-- Opening Marker --

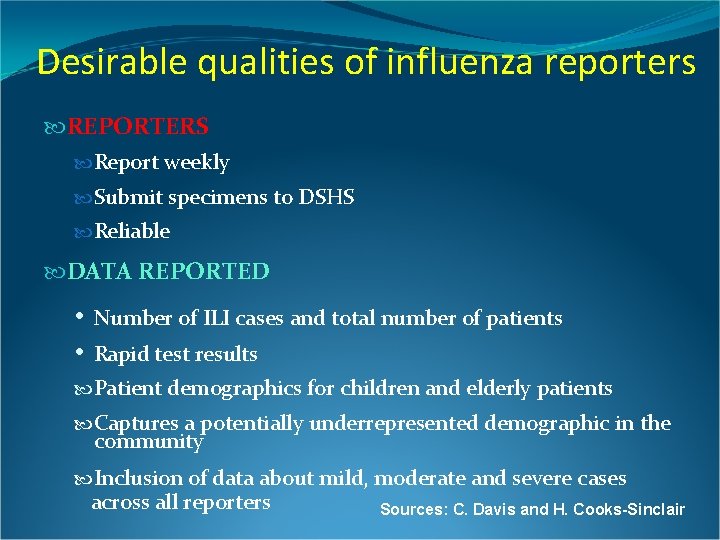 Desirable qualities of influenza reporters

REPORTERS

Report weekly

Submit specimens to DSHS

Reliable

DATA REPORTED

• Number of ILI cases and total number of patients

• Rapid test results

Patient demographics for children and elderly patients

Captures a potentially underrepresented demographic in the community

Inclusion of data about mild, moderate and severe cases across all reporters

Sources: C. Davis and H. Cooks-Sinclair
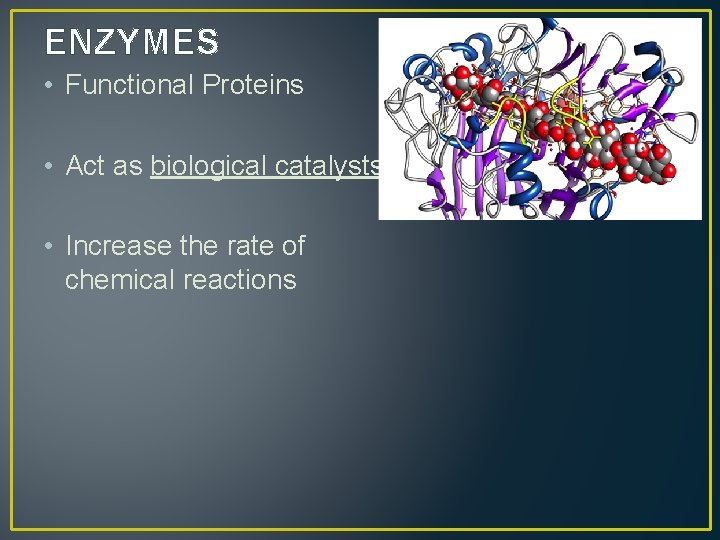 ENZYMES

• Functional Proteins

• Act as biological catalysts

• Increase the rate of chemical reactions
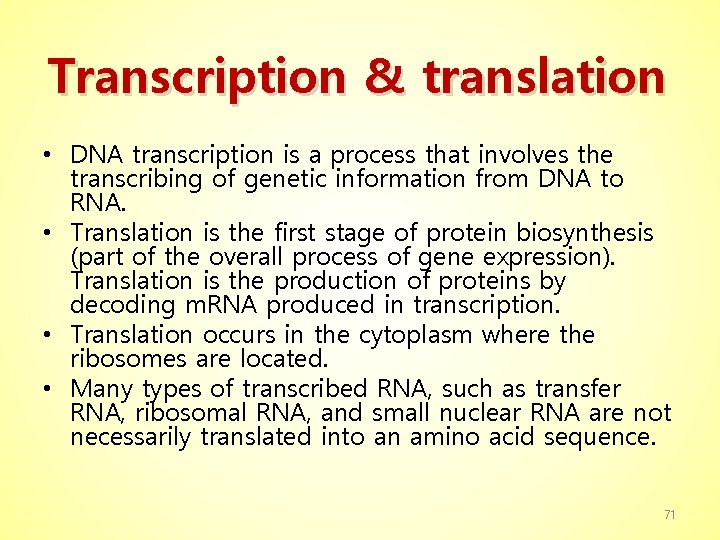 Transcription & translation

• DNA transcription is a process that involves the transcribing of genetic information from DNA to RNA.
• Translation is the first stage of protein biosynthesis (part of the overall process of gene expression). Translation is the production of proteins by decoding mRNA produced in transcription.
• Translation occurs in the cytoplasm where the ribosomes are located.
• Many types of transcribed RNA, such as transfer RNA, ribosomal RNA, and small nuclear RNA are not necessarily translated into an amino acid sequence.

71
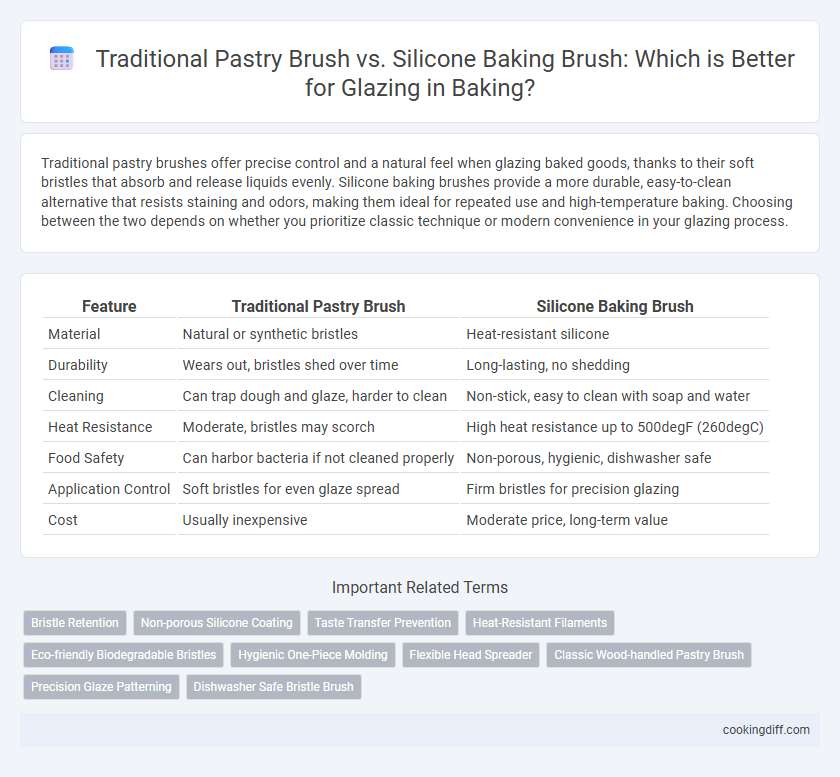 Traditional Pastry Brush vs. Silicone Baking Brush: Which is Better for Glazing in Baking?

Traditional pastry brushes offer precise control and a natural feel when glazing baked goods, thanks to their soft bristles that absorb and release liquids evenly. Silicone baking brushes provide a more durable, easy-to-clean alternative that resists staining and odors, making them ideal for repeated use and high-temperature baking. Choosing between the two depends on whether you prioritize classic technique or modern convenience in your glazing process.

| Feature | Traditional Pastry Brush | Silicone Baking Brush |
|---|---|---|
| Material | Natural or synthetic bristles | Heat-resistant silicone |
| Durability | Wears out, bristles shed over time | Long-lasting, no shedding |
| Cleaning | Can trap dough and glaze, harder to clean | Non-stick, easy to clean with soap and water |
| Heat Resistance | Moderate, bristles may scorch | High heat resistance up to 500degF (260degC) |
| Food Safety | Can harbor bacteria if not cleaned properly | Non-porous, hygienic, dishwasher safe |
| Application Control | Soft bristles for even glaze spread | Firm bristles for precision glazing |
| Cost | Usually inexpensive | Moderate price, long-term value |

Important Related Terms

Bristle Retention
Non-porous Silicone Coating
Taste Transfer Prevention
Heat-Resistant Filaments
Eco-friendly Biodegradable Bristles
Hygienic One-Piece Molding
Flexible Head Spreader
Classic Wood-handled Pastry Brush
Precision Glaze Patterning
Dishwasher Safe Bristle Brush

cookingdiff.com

-- Closing Marker --

### ABOUT THIS EXERCISE:
In the records above, count the lines that contain the word "patients" and state only that count.

### ANSWER SECTION:
2